[What to produce] Reproduce the part of the data that opens with the line containing "From the provided" and runs through the end of the data, substituting "tree stem" for "tree trunk" wherever it occurs and leaving everything else unchanged.

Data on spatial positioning
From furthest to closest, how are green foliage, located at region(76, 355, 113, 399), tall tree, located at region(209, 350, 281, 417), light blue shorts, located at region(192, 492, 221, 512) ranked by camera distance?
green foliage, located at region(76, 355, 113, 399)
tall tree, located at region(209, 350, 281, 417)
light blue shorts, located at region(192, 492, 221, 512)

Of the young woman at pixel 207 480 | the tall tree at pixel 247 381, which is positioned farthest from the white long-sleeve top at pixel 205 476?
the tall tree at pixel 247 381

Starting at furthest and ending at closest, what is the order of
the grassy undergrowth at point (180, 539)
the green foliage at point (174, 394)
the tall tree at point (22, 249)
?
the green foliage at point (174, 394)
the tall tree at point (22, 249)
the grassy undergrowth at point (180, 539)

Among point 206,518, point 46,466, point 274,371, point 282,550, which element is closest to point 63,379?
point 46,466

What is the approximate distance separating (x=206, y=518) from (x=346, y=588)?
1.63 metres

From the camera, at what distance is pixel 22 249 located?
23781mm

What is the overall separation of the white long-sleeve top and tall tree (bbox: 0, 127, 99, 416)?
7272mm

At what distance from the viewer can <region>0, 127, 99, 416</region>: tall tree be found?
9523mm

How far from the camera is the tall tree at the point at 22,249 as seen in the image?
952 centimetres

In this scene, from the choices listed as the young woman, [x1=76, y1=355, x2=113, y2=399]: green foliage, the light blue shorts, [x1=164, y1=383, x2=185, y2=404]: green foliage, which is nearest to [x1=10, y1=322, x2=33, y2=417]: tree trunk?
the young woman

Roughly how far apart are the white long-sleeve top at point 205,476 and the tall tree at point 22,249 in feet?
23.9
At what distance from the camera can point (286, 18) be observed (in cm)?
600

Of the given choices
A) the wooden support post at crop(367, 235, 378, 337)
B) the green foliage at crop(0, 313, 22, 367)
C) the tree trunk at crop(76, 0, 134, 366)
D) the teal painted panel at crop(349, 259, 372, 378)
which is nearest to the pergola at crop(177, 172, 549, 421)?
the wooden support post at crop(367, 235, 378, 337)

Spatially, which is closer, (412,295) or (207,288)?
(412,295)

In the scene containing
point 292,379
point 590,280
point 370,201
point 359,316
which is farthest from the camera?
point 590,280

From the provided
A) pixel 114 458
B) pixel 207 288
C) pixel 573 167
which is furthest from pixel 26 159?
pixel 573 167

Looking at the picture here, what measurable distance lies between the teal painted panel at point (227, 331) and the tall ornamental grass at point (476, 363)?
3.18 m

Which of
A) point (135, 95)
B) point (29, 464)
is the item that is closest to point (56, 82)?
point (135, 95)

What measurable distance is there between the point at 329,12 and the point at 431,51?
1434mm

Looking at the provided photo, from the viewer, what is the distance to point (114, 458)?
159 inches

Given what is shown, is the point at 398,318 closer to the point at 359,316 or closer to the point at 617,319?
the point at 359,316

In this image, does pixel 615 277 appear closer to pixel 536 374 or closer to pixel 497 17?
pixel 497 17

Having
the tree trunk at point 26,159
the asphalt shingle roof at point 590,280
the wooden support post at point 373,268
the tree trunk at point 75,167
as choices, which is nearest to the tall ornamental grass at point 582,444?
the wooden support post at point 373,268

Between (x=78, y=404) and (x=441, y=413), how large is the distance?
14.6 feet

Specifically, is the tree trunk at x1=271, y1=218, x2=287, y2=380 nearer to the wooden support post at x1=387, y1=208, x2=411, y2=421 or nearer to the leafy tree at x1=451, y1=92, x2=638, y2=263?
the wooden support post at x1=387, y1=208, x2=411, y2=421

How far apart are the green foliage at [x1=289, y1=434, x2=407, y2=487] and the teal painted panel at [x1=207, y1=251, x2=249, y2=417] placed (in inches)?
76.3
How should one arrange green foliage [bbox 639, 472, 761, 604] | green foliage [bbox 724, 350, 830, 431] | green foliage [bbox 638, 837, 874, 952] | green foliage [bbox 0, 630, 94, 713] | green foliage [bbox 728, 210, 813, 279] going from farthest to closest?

[Exercise output]
From the provided
A) pixel 114 458
B) pixel 207 288
C) pixel 573 167
which is furthest from pixel 26 159?
pixel 573 167

Looking at the picture here, what measurable distance lies between the teal painted panel at point (227, 331) and the tall ornamental grass at point (476, 363)?
3.18 m

Which of
A) point (135, 95)
B) point (29, 464)
is the item that is closest to point (56, 82)?
point (135, 95)

What measurable distance is there between the point at 329,12 and the point at 431,51?
1434mm

Looking at the provided photo, from the viewer, what is the distance to point (114, 458)?
159 inches

Given what is shown, is the point at 398,318 closer to the point at 359,316 or closer to the point at 617,319?
the point at 359,316

In this image, does pixel 615 277 appear closer to pixel 536 374 or closer to pixel 497 17?
pixel 497 17

Having
the tree stem at point 26,159
the asphalt shingle roof at point 590,280
the wooden support post at point 373,268
the tree stem at point 75,167
as choices, which is nearest to the tall ornamental grass at point 582,444?
the wooden support post at point 373,268

Between (x=78, y=404) and (x=441, y=413), how large is the distance?
14.6 feet

Specifically, is the tree stem at x1=271, y1=218, x2=287, y2=380 nearer to the wooden support post at x1=387, y1=208, x2=411, y2=421 or nearer to the leafy tree at x1=451, y1=92, x2=638, y2=263?
the wooden support post at x1=387, y1=208, x2=411, y2=421

How far apart are the green foliage at [x1=289, y1=434, x2=407, y2=487] and the teal painted panel at [x1=207, y1=251, x2=249, y2=417] placed (in inches)?
76.3
How should one arrange green foliage [bbox 639, 472, 761, 604] | green foliage [bbox 724, 350, 830, 431] | green foliage [bbox 638, 837, 874, 952] | green foliage [bbox 0, 630, 94, 713] | green foliage [bbox 728, 210, 813, 279] going from farthest to closest?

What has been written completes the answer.